TEXT Start Marker

The Wyoming Game & Fish Department continues to respond to regular calls regarding black bears in conflict situations in the Jackson Hole area. A poor natural food year has resulted in an extraordinary number of bears moving to the valley floor, where they are coming into contact with improperly stored attractants such as garbage and birdfeed.

Game and Fish officials say that garbage is still the number-one problem attracting bears. “Unfortunately, we still have a problem of people being complacent with their garbage and other attractants,” said Mark Gocke, Public Information Specialist with the Wyoming Game and Fish Department. “I don’t know if people think the bear problem has gone away, but it hasn’t, and we all need to get in the habit of keeping attractants unavailable all year long. We live in an area with abundant and diverse wildlife. It is time for each of us to realize the responsibility that comes along with living in a place like this and do our part to conserve these resources for the future.” In this instance, that means properly storing attractants. “People must accept the hard fact that the consequence of not doing this simple thing is often a dead bear,” says Gocke.

Officials say that in a year like this bears can show up anywhere in the valley. On Tuesday, Game and Fish received several reports of a black bear near WY Highway 89/22 intersection in the town of Jackson. Last week, a black bear was seen crossing Cache Street near the Visitor Center, which then ambled across the National Elk Refuge.

Earlier in the summer a black bear and her cub were captured adjacent to Jackson’s main street, Broadway, in the middle of the afternoon. “This year we have seen bears in places we don’t normally see bears here in Jackson,” said Gocke. “Even if some residents haven’t ever had a bear visit their property, it could happen this year. We recommend everyone take care of their garbage and other attractants regardless of where they live.”

Game and Fish officials are currently monitoring a radio-collared adult female black bear that has been frequenting residential areas in Buffalo Valley, near Moran, and had gotten into garbage and livestock feed. The bear was trapped and relocated to the Togwotee Pass area last week and has since returned. The bear had been previously trapped and fitted with a radio-collar for research purposes.

TEXT End Marker
SUPPLIED ENTRIES Start Marker

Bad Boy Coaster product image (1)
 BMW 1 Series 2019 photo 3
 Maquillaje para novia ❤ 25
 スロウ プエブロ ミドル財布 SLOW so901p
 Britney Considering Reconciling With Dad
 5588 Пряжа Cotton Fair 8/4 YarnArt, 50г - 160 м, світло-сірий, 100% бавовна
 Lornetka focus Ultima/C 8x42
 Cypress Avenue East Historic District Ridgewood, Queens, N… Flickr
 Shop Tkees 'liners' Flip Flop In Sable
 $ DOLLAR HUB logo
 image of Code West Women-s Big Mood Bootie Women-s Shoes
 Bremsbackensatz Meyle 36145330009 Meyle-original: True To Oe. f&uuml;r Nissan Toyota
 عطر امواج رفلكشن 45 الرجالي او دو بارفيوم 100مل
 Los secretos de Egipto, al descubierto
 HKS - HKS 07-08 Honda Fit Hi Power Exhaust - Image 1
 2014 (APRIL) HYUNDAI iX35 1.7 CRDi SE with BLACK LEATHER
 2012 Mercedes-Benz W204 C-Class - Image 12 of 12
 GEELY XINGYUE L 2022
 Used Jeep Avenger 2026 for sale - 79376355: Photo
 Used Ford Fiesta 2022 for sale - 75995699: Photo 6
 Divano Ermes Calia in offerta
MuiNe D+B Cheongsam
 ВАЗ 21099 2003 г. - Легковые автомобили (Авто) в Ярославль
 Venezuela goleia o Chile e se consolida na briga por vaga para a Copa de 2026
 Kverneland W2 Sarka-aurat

SUPPLIED ENTRIES End Marker

§ **REQUIRED ACTIONS**:
1. Answer these questions from the text on black bears in Jackson Hole.
(a) According to Game and Fish officials, what is still the number-one problem attracting bears?
(b) What street was a black bear seen crossing last week?
(c) To what area was the radio-collared adult female bear relocated?
2. From the text on black bears in Jackson Hole, extract the passage from "Game and Fish officials are" to "for research purposes.".
3. Does each statement agree with the text on black bears in Jackson Hole? Answer yes or no, and quote the deciding words.
(a) The adult female bear frequenting Buffalo Valley had been fitted with a radio-collar for research purposes.
(b) The black bear and her cub captured near Broadway were caught at night.
(c) A good natural food year brought many bears to the valley floor.

§ **RESULTS OF THE EXERCISE**:
1.
(a) Garbage
(b) Cache Street, near the Visitor Center
(c) The Togwotee Pass area

2.
Game and Fish officials are currently monitoring a radio-collared adult female black bear that has been frequenting residential areas in Buffalo Valley, near Moran, and had gotten into garbage and livestock feed. The bear was trapped and relocated to the Togwotee Pass area last week and has since returned. The bear had been previously trapped and fitted with a radio-collar for research purposes.

3.
(a) Yes: "The bear had been previously trapped and fitted with a radio-collar for research purposes."
(b) No: "in the middle of the afternoon"
(c) No: "A poor natural food year has resulted in an extraordinary number of bears moving to the valley floor"